[ERROR] WSREP: FSM: no such a transition JOINED -> JOINED

Bug #1629566 reported by Jericho Rivera
6
This bug affects 1 person
Affects Status Importance Assigned to Milestone
MySQL patches by Codership
New
Undecided
Unassigned
Percona XtraDB Cluster moved to https://jira.percona.com/projects/PXC
Status tracked in 5.6
5.6
Fix Released
Undecided
Unassigned

Bug Description

Stumbled upon this case when testing a similar customer test scenario but got a different result.
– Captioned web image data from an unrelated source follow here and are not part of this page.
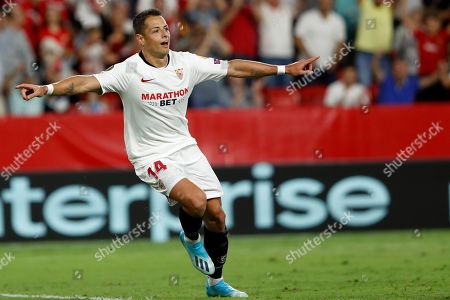 Sevilla's Javier Hernandez celebrates after scoring his side's opening goal during the Europa League group A soccer match between Sevilla and APOEL Nicosia at the Estadio Ramon Sanchez-Pizjuan stadium in Seville, Spain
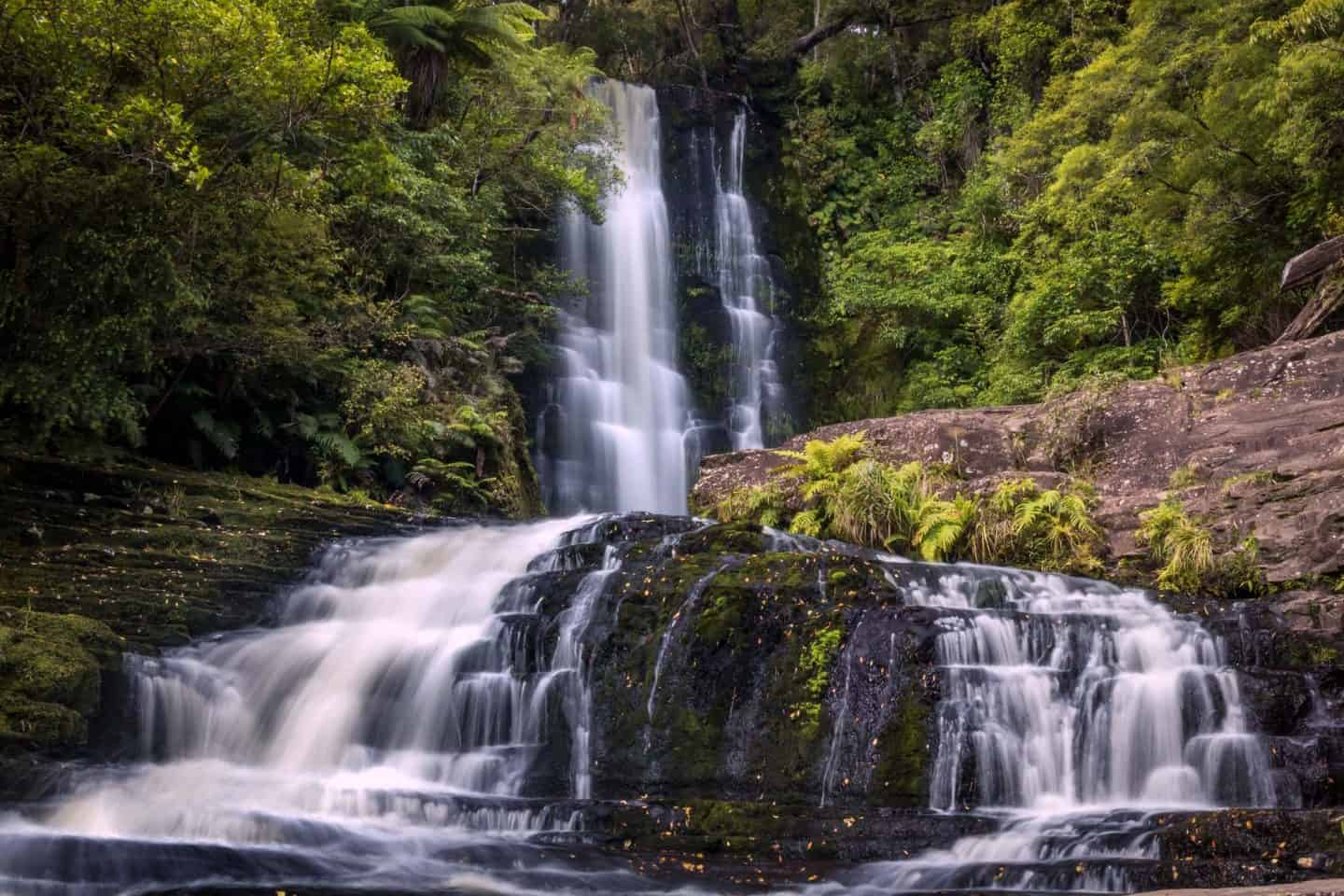 The cascading tiers of water at McLean Falls make it a favorite destination for waterfall photographers in New Zealand.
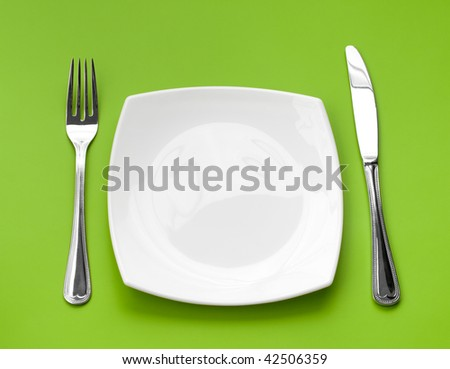 Knife, square white plate and fork on green background - stock photo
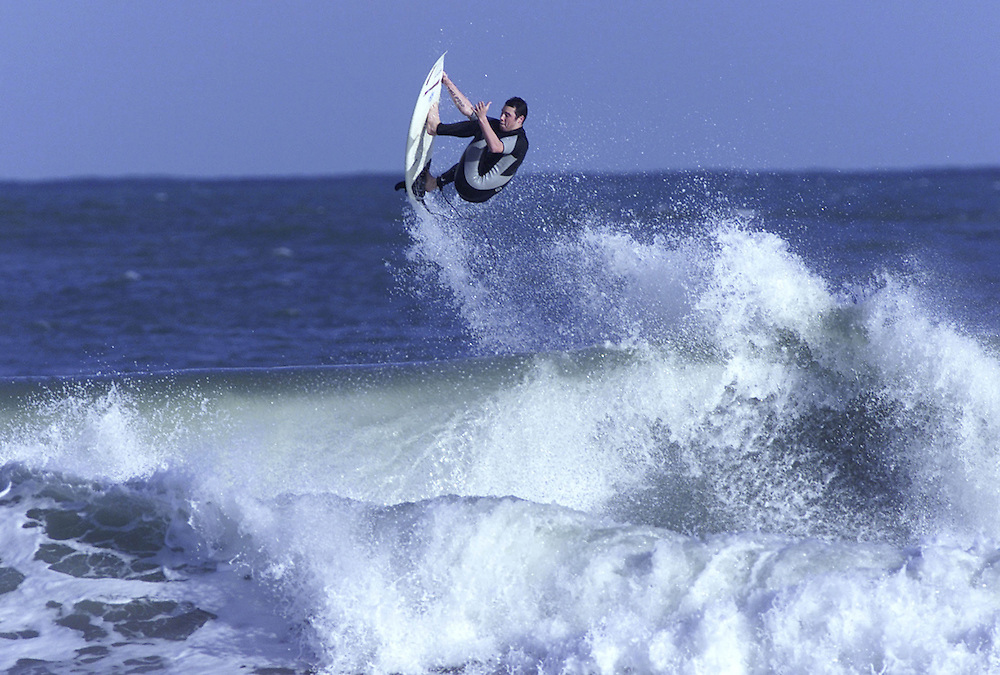 A surfer flying off a wave at Fitzroy Beach in New Plymouth, New Zealand, November 09, 2002. Credit:SNPA / Rob Tucker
Crashed server after executing "SET GLOBAL WSREP_DESYNC=OFF;" when node was set to WSREP_DESYNC=ON state while SST was in progress.

2016-10-01 10:29:07 6621 [Note] WSREP: Shifting SYNCED -> DONOR/DESYNCED (TO: 104041)
2016-10-01 10:29:07 6621 [Note] WSREP: wsrep_notify_cmd is not defined, skipping notification.
2016-10-01 10:29:07 6621 [Note] WSREP: Running: 'wsrep_sst_xtrabackup-v2 --role 'donor' --address '10.0.3.222:4444/xtrabackup_sst//1' --socket '/var/lib/mysql/mysql.sock' --datadir '/var/lib/mysql/' --defaults-file '/etc/my.cnf' --defaults-group-suffix '' --binlog '/data/logs/pxc/mysql-bin' --gtid '021cfd28-86c2-11e6-849b-fb0597300eec:104041''
2016-10-01 10:29:07 6621 [Note] WSREP: sst_donor_thread signaled with 0
WSREP_SST: [INFO] Logging all stderr of SST/Innobackupex to syslog (20161001 10:29:07.221)
2016-10-01 10:29:09 6621 [Note] WSREP: (33d39fca, 'tcp://0.0.0.0:4567') turning message relay requesting off
2016-10-01 10:29:18 6621 [Note] WSREP: 1.0 (pxc2): State transfer to 2.0 (pxc3) complete.
2016-10-01 10:29:18 6621 [Note] WSREP: Shifting DONOR/DESYNCED -> JOINED (TO: 104041)
2016-10-01 10:29:18 6621 [Note] WSREP: SYNC message ignored as node 1.0 (pxc2) was re-transitioned to DONOR mode before it synced.
2016-10-01 10:29:25 6621 [Note] WSREP: 2.0 (pxc3): State transfer from 1.0 (pxc2) complete.
2016-10-01 10:29:25 6621 [Note] WSREP: Member 2.0 (pxc3) synced with group.
2016-10-01 10:29:39 6621 [Note] WSREP: 1.0 (pxc2): State transfer to 2.0 (pxc3) complete.
2016-10-01 10:29:39 6621 [ERROR] WSREP: FSM: no such a transition JOINED -> JOINED
14:29:39 UTC - mysqld got signal 6 ;
This could be because you hit a bug. It is also possible that this binary
or one of the libraries it was linked against is corrupt, improperly built,
or misconfigured. This error can also be caused by malfunctioning hardware.
We will try our best to scrape up some info that will hopefully help
diagnose the problem, but since we have already crashed,
something is definitely wrong and this may fail.
Please help us make Percona XtraDB Cluster better by reporting any
bugs at https://bugs.launchpad.net/percona-xtradb-cluster

key_buffer_size=8388608
read_buffer_size=131072
max_used_connections=2
max_threads=153
thread_count=3
connection_count=1
It is possible that mysqld could use up to
key_buffer_size + (read_buffer_size + sort_buffer_size)*max_threads = 69134 K bytes of memory
Hope that's ok; if not, decrease some variables in the equation.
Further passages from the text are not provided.